__DIRECTIONS FOR THIS TASK__
Print the listing that follows, character for character.

__ITEMS__
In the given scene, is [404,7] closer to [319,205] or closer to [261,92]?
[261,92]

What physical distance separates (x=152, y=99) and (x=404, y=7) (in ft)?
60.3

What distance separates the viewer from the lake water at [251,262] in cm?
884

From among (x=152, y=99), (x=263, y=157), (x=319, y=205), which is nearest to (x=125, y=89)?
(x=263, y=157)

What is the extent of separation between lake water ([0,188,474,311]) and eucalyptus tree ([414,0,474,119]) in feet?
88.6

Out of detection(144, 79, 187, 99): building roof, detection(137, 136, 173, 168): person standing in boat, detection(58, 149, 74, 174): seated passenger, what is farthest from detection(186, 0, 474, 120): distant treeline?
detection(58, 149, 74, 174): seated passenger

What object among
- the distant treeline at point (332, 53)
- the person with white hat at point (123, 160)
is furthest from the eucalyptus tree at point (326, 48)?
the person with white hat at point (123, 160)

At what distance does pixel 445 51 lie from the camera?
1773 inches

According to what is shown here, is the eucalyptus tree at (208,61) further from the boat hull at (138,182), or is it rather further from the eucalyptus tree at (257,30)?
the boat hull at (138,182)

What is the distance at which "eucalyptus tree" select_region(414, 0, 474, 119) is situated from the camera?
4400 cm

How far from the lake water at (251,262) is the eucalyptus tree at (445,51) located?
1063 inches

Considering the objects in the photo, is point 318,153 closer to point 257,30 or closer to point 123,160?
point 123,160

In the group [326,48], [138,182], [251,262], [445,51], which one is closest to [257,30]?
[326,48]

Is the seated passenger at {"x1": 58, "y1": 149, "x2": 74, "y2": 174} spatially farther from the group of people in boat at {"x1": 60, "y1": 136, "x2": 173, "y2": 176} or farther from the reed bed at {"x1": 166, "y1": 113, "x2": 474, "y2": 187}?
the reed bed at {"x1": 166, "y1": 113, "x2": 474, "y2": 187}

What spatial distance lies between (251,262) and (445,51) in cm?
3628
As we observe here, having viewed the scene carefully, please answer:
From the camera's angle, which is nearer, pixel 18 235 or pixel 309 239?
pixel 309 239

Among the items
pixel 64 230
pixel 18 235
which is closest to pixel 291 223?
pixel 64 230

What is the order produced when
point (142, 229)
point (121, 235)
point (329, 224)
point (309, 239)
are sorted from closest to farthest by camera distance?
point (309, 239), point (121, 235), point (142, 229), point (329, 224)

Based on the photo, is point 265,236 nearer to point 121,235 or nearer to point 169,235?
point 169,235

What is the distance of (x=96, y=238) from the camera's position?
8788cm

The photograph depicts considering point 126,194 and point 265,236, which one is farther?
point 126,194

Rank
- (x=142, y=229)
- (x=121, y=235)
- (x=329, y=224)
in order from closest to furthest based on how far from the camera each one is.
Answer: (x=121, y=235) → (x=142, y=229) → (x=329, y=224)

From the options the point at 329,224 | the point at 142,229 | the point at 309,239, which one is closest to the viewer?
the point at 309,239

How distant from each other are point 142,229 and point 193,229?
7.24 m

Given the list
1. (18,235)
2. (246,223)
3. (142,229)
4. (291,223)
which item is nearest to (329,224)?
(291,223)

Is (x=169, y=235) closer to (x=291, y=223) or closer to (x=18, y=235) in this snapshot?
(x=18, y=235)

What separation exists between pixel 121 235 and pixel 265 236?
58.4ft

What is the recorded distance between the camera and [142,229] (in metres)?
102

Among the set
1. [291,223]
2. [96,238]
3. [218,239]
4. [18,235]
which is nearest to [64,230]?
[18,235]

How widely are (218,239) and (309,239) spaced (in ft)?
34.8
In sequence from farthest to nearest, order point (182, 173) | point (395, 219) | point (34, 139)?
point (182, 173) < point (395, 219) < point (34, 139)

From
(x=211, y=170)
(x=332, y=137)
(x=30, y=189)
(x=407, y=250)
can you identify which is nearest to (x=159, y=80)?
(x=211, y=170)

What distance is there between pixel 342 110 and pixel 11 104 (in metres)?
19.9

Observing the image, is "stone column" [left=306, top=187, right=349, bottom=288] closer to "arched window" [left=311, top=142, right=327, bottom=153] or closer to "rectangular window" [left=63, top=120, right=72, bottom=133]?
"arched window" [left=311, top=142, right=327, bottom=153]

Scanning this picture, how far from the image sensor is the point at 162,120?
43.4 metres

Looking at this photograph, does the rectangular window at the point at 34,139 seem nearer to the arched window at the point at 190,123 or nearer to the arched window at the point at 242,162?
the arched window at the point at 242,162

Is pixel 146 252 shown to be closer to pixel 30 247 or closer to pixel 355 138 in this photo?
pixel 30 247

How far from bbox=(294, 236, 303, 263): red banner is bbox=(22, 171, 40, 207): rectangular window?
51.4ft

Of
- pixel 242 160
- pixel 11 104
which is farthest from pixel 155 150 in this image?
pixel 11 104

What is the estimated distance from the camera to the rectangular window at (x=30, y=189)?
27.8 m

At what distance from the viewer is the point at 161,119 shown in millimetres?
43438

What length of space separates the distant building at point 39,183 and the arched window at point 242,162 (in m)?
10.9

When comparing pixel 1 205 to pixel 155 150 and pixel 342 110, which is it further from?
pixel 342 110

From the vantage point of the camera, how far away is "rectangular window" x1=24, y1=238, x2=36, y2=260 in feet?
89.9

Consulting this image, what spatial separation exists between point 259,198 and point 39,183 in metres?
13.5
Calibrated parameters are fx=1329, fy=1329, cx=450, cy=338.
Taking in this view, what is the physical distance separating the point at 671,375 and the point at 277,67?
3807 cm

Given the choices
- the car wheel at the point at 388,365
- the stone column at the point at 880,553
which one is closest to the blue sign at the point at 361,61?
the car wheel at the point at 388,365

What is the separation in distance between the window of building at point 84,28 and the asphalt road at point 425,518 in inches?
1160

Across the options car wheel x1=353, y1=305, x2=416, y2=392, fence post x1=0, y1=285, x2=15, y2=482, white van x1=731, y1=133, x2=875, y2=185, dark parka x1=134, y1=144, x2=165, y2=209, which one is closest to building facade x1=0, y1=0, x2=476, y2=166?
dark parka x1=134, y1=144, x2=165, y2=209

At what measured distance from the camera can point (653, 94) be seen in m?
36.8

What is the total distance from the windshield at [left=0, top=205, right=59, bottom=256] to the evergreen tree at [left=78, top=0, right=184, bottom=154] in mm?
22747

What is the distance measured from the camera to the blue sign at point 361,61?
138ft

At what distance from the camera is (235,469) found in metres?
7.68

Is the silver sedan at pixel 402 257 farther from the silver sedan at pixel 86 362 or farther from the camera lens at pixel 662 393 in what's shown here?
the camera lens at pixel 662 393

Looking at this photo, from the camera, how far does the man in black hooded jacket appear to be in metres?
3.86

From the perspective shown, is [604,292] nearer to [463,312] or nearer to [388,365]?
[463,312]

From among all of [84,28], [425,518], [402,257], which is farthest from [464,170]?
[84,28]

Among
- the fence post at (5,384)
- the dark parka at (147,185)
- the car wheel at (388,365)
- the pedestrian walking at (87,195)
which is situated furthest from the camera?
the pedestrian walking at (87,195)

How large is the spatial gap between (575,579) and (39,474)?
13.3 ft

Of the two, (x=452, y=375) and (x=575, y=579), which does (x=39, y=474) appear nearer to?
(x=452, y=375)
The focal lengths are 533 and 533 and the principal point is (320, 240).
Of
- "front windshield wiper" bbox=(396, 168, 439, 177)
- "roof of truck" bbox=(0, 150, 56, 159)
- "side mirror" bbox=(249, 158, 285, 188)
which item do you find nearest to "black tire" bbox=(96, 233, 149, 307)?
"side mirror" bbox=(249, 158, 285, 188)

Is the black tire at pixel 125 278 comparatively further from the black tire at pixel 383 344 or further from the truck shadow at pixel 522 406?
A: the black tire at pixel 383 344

__COMPLETED EXERCISE__
In the given scene, is [404,7] closer to [319,205] or closer to [261,92]?
[261,92]

What physical distance separates (x=152, y=99) and (x=404, y=7) (in ft)?
60.3

What distance separates the viewer from the lake water at [251,262] in cm?
884

From among (x=152, y=99), (x=263, y=157), (x=319, y=205), which is nearest to (x=125, y=89)?
(x=263, y=157)

What is the extent of separation between lake water ([0,188,474,311]) and eucalyptus tree ([414,0,474,119]) in feet?
88.6

Out of detection(144, 79, 187, 99): building roof, detection(137, 136, 173, 168): person standing in boat, detection(58, 149, 74, 174): seated passenger, what is farthest from detection(186, 0, 474, 120): distant treeline?
detection(58, 149, 74, 174): seated passenger

What object among
- the distant treeline at point (332, 53)
- the person with white hat at point (123, 160)
is furthest from the eucalyptus tree at point (326, 48)?
the person with white hat at point (123, 160)

At what distance does pixel 445 51 lie from the camera?
1773 inches

According to what is shown here, is the eucalyptus tree at (208,61) further from the boat hull at (138,182), or is it rather further from the eucalyptus tree at (257,30)?
the boat hull at (138,182)

What is the distance at which "eucalyptus tree" select_region(414, 0, 474, 119) is situated from the camera?
4400 cm

How far from the lake water at (251,262) is the eucalyptus tree at (445,51) located?
1063 inches

Considering the objects in the photo, is point 318,153 closer to point 257,30 or closer to point 123,160?
point 123,160

In the group [326,48], [138,182], [251,262], [445,51], which one is closest to [257,30]?
[326,48]

Is the seated passenger at {"x1": 58, "y1": 149, "x2": 74, "y2": 174} spatially farther from the group of people in boat at {"x1": 60, "y1": 136, "x2": 173, "y2": 176} or farther from the reed bed at {"x1": 166, "y1": 113, "x2": 474, "y2": 187}?
the reed bed at {"x1": 166, "y1": 113, "x2": 474, "y2": 187}

What spatial distance lies between (251,262) and (445,51) in cm?
3628
As we observe here, having viewed the scene carefully, please answer:
From the camera's angle, which is nearer, pixel 18 235 or pixel 309 239?
pixel 309 239

Among the items
pixel 64 230
pixel 18 235
which is closest to pixel 291 223?
pixel 64 230

What is the order produced when
point (142, 229)
point (121, 235)
point (329, 224)
point (309, 239)
are sorted from closest to farthest by camera distance?
point (309, 239), point (121, 235), point (142, 229), point (329, 224)

Based on the photo, is point 265,236 nearer to point 121,235 or nearer to point 169,235?
point 169,235

What is the distance of (x=96, y=238) from the camera's position?
8788cm

The photograph depicts considering point 126,194 and point 265,236, which one is farther?
point 126,194

Rank
- (x=142, y=229)
- (x=121, y=235)
- (x=329, y=224)
in order from closest to furthest based on how far from the camera each one is.
Answer: (x=121, y=235) → (x=142, y=229) → (x=329, y=224)

From the options the point at 329,224 | the point at 142,229 | the point at 309,239, which one is closest to the viewer?
the point at 309,239

How distant from each other are point 142,229 and point 193,229?
7.24 m

Given the list
1. (18,235)
2. (246,223)
3. (142,229)
4. (291,223)
which item is nearest to (329,224)?
(291,223)

Is (x=169, y=235) closer to (x=291, y=223) or closer to (x=18, y=235) in this snapshot?
(x=18, y=235)

What separation exists between pixel 121 235 and pixel 265 236?
58.4ft

What is the recorded distance between the camera and [142,229] (in metres)?
102

Among the set
1. [291,223]
2. [96,238]
3. [218,239]
4. [18,235]
which is nearest to [64,230]?
[18,235]

How widely are (218,239) and (309,239) spaced (in ft)?
34.8
In sequence from farthest to nearest, order point (182, 173) | point (395, 219) | point (34, 139)?
point (182, 173) < point (395, 219) < point (34, 139)

From
(x=211, y=170)
(x=332, y=137)
(x=30, y=189)
(x=407, y=250)
can you identify which is nearest to (x=159, y=80)?
(x=211, y=170)

What distance is there between pixel 342 110 and pixel 11 104 (in metres)?
19.9

Observing the image, is "stone column" [left=306, top=187, right=349, bottom=288] closer to "arched window" [left=311, top=142, right=327, bottom=153] or closer to "rectangular window" [left=63, top=120, right=72, bottom=133]?
"arched window" [left=311, top=142, right=327, bottom=153]

Scanning this picture, how far from the image sensor is the point at 162,120?
43.4 metres

Looking at this photograph, does the rectangular window at the point at 34,139 seem nearer to the arched window at the point at 190,123 or nearer to the arched window at the point at 242,162?
the arched window at the point at 242,162

Is pixel 146 252 shown to be closer to pixel 30 247 or closer to pixel 355 138 in this photo?
pixel 30 247

How far from bbox=(294, 236, 303, 263): red banner is bbox=(22, 171, 40, 207): rectangular window?
51.4ft

Of
- pixel 242 160
- pixel 11 104
which is farthest from pixel 155 150 in this image?
pixel 11 104

What is the estimated distance from the camera to the rectangular window at (x=30, y=189)?
27.8 m

At what distance from the viewer is the point at 161,119 shown in millimetres?
43438

What length of space separates the distant building at point 39,183 and the arched window at point 242,162 (in m)?
10.9

When comparing pixel 1 205 to pixel 155 150 and pixel 342 110, which is it further from?
pixel 342 110

From the vantage point of the camera, how far away is "rectangular window" x1=24, y1=238, x2=36, y2=260 in feet?
89.9

Consulting this image, what spatial separation exists between point 259,198 and point 39,183 in metres?
13.5
Calibrated parameters are fx=1329, fy=1329, cx=450, cy=338.
Taking in this view, what is the physical distance separating the point at 671,375 and the point at 277,67?
3807 cm

Given the choices
- the car wheel at the point at 388,365
- the stone column at the point at 880,553
which one is closest to the blue sign at the point at 361,61?
the car wheel at the point at 388,365

What is the separation in distance between the window of building at point 84,28 and the asphalt road at point 425,518 in inches?
1160

Across the options car wheel x1=353, y1=305, x2=416, y2=392, fence post x1=0, y1=285, x2=15, y2=482, white van x1=731, y1=133, x2=875, y2=185, dark parka x1=134, y1=144, x2=165, y2=209, which one is closest to building facade x1=0, y1=0, x2=476, y2=166?
dark parka x1=134, y1=144, x2=165, y2=209

At what measured distance from the camera can point (653, 94) be seen in m?
36.8

What is the total distance from the windshield at [left=0, top=205, right=59, bottom=256] to the evergreen tree at [left=78, top=0, right=184, bottom=154] in mm?
22747

What is the distance measured from the camera to the blue sign at point 361,61?
138ft

At what distance from the camera is (235,469) found in metres?
7.68

Is the silver sedan at pixel 402 257 farther from the silver sedan at pixel 86 362 or farther from the camera lens at pixel 662 393 in what's shown here?
the camera lens at pixel 662 393

Looking at this photo, from the camera, how far does the man in black hooded jacket appear to be in metres?
3.86

From the perspective shown, is [604,292] nearer to [463,312] or nearer to [388,365]?
[463,312]

From among all of [84,28], [425,518], [402,257], which is farthest from [464,170]?
[84,28]

Among
- the fence post at (5,384)
- the dark parka at (147,185)
- the car wheel at (388,365)
- the pedestrian walking at (87,195)
which is situated furthest from the camera?
the pedestrian walking at (87,195)

How large is the spatial gap between (575,579) and (39,474)?
13.3 ft

Of the two, (x=452, y=375) and (x=575, y=579), which does (x=39, y=474) appear nearer to?
(x=452, y=375)
The focal lengths are 533 and 533 and the principal point is (320, 240).
Of
- "front windshield wiper" bbox=(396, 168, 439, 177)
- "roof of truck" bbox=(0, 150, 56, 159)
- "side mirror" bbox=(249, 158, 285, 188)
which item do you find nearest to "black tire" bbox=(96, 233, 149, 307)?
"side mirror" bbox=(249, 158, 285, 188)

Is the black tire at pixel 125 278 comparatively further from the black tire at pixel 383 344 or further from the truck shadow at pixel 522 406?
A: the black tire at pixel 383 344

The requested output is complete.